Given passage:
::::

Note that the measurements are dependent upon the layout of the printed-circuit board (PCB), particularly with class-D APAs. The graphs in the data sheet reflect typical specifications and were measured on test boards specifically designed to allow accuracy and ease of measurement. The measurements in this application note, however, were taken using circuits on EVMs that reflect real-world layout constraints. The measurements of a particular audio circuit may vary from the typical specifications. A large variance is usually indicative of a PCB layout or measurement system issue.

2 Basic Measurement System This application note focuses on methods that use the basic equipment listed below:

• Audio analyzer or spectrum analyzer • Digital multimeter (DMM) • Oscilloscope • Twisted pair wires • Signal generator • Power resistor(s) • Linear regulated power supply • Filter components • EVM or other complete audio circuit

Figure 1 shows the block diagrams of basic measurement systems for class-AB and class-D amplifiers. A sine wave is normally used as the input signal since it consists of the fundamental frequency only (no other harmonics are present). An analyzer is then connected to the APA output to measure the voltage output. The analyzer must be capable of measuring the entire audio bandwidth. A regulated dc power supply is used to reduce the noise and distortion injected into the APA through the power pins. A System Two audio measurement system (AP-II) (Reference 1) by Audio Precision includes the signal generator and analyzer in one package.

::::

Short exercise A:
Decide whether each statement agrees with the passage on audio amplifier measurement: (i) the data sheet graphs were measured on test boards built for accuracy and ease of measurement; (ii) the application note's measurements were taken on those same test boards; (iii) a square wave is normally used as the input signal. Answer yes or no for each and quote the deciding words.
Short exercise B:
Continue the passage on audio amplifier measurement, starting right after its final sentence.
The rows that come next have no connection to the passage on audio amplifier measurement.

[Stored records]
::::

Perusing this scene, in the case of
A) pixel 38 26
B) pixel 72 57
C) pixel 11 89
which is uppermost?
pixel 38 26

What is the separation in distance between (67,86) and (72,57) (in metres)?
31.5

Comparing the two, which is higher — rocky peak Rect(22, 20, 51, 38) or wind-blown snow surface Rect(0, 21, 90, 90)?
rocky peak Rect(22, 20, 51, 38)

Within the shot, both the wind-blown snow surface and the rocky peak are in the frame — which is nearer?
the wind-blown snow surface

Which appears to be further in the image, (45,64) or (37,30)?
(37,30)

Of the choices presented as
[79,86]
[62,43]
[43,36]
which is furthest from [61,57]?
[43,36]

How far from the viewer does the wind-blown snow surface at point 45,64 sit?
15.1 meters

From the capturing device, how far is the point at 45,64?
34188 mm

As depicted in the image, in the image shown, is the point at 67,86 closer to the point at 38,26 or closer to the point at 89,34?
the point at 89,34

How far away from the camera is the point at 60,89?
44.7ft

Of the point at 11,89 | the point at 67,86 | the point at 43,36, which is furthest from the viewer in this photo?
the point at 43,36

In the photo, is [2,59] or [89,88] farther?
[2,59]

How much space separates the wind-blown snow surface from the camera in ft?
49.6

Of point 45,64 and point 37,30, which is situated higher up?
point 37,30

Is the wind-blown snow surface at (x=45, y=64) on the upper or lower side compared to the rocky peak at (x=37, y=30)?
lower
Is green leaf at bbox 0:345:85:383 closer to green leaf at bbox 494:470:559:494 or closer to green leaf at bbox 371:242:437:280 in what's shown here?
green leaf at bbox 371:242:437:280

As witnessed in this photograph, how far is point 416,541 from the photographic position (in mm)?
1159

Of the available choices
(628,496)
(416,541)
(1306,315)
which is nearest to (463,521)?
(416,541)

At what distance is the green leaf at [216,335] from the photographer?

::::

Written response A:
(i) Yes: "were measured on test boards specifically designed to allow accuracy and ease of measurement."
(ii) No: "were taken using circuits on EVMs that reflect real-world layout constraints."
(iii) No: "A sine wave is normally used as the input signal since it consists of the fundamental frequency only (no other harmonics are present)."

Written response B:
The generator output and amplifier input must be ac-coupled. However, the EVMs already have the ac-coupling capacitors, (CIN), so no additional coupling is required. The generator output impedance should be low to avoid attenuating the test signal, and is important since the input resistance of APAs is not very high (about 10 kΩ). Conversely the analyzer-input impedance should be high. The output impedance, ROUT, of the APA is normally in the hundreds of milli-ohms and can be ignored for all but the power-related calculations.

Figure 1(a) shows a class-AB amplifier system, which is relatively simple because these amplifiers are linear―their output signal is a linear representation of the input signal. They take analog signal input and produce analog signal output. These amplifier circuits can be directly connected to the AP-II or other analyzer input.

This is not true of the class-D amplifier system shown in Figure 1(b), which requires low pass filters in most cases in order to measure the audio output waveforms. This is because it takes an analog input signal and converts it into a pulse-width modulated (PWM) output signal that is not accurately processed by some analyzers.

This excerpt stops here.